> **Text shown**
A lot of what I would call adult intervention is normally handled by my PL/APL teams in the patrols.  If there is a concern about one of the boys that needs to get kicked up to the adult level (we haven't had a SPL for many years) then that is addressed with a PL/SM conference.  If the PL can't handle it, the SM is invited to address the issue.

 

Much of the "How'd your day go." conversations are done around evening campfire, both patrol and multiple patrol fires.

 

If I have multiple patrols, one PL goes to the SPL meeting and the other PL's gather with SM for any concerns going on that the SM needs to know about.  The NSP needs extra attention but then they have a TG to run with problems there.  They generally go to the First Year program and thus don't need to run all over the place looking for their next MB area/class.  The older boys don't need to be escorted around to find their place.  The PL's generally keep an eye on the one or two that need the attention, but it is all handled on the boy level.

> **Instructions to follow**
Continue the passage about patrol leaders handling the boys' concerns at camp, picking up after its last sentence.

> **Provided records**
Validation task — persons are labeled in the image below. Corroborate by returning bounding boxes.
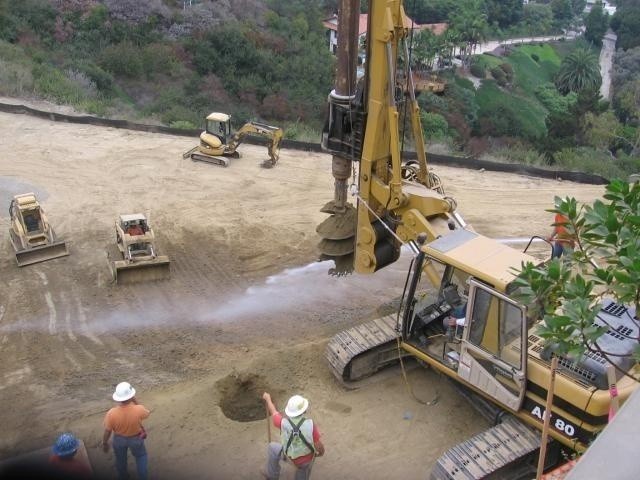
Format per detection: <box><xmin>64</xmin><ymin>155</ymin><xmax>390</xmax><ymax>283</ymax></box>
<box><xmin>102</xmin><ymin>381</ymin><xmax>151</xmax><ymax>480</ymax></box>
<box><xmin>441</xmin><ymin>274</ymin><xmax>488</xmax><ymax>336</ymax></box>
<box><xmin>218</xmin><ymin>122</ymin><xmax>225</xmax><ymax>133</ymax></box>
<box><xmin>546</xmin><ymin>204</ymin><xmax>580</xmax><ymax>267</ymax></box>
<box><xmin>47</xmin><ymin>430</ymin><xmax>93</xmax><ymax>480</ymax></box>
<box><xmin>125</xmin><ymin>222</ymin><xmax>146</xmax><ymax>251</ymax></box>
<box><xmin>260</xmin><ymin>390</ymin><xmax>325</xmax><ymax>480</ymax></box>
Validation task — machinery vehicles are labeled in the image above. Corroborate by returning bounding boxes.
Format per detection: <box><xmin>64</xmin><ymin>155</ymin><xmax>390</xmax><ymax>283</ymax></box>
<box><xmin>183</xmin><ymin>112</ymin><xmax>283</xmax><ymax>169</ymax></box>
<box><xmin>314</xmin><ymin>1</ymin><xmax>640</xmax><ymax>463</ymax></box>
<box><xmin>112</xmin><ymin>213</ymin><xmax>171</xmax><ymax>285</ymax></box>
<box><xmin>7</xmin><ymin>192</ymin><xmax>70</xmax><ymax>268</ymax></box>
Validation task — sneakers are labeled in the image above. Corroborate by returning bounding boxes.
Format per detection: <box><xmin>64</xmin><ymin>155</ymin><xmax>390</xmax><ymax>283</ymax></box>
<box><xmin>260</xmin><ymin>465</ymin><xmax>277</xmax><ymax>478</ymax></box>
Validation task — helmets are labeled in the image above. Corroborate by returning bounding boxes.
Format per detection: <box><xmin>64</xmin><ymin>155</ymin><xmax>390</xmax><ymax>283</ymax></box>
<box><xmin>285</xmin><ymin>395</ymin><xmax>308</xmax><ymax>418</ymax></box>
<box><xmin>52</xmin><ymin>433</ymin><xmax>80</xmax><ymax>457</ymax></box>
<box><xmin>112</xmin><ymin>381</ymin><xmax>136</xmax><ymax>402</ymax></box>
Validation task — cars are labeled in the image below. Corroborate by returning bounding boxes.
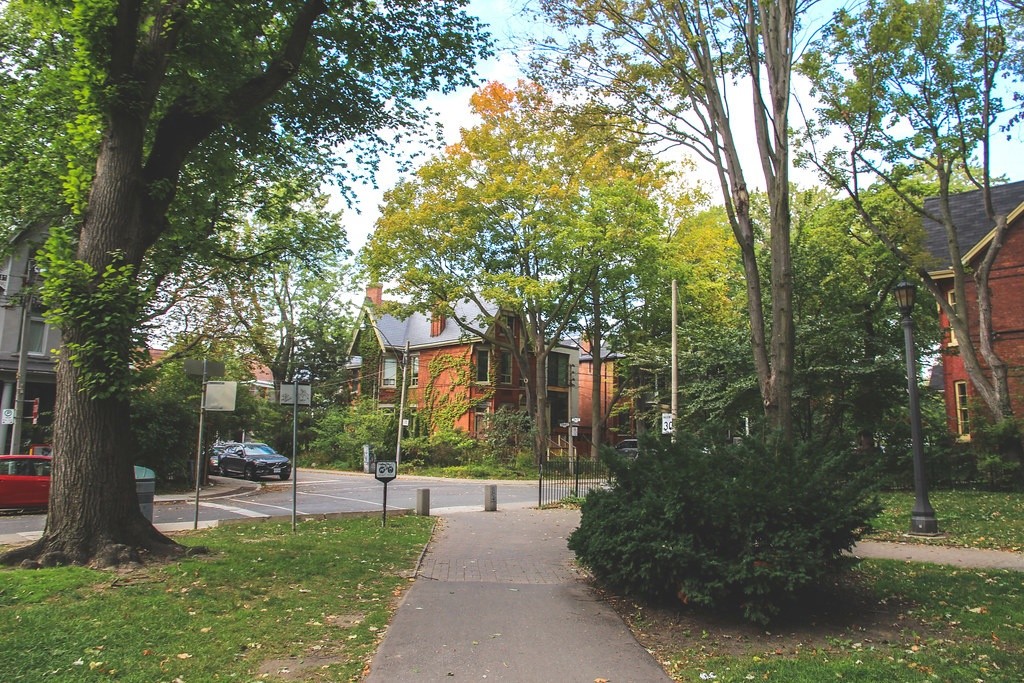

> **Result**
The adults, with coffee in hand, are free to roam the different classes to check on the validity of the instruction, evaluate the staff, etc. first hand before getting evening feedback from the boys.  "The staff doing the wood carving MB wasn't any good."  "How's that, I was over there this morning and he had a big bunch of boys, but it all looked like everyone was having a good time.  What was it that made it not good for you?".... :)  One has their bases covered, and they didn't interfere with the work of the PL/APL teams.

 

As Remember said, the mess halls are way too noisy for me.  I have enough hearing loss that I find it difficult to hear normal conversations with any background noise, like an A/C running, a fan or in a vehicle.  I just smile nicely and nod occasionally, but hear nothing.  It's a relief to get out of those places and if I can get a place outside where it's quieter, I'm all for it.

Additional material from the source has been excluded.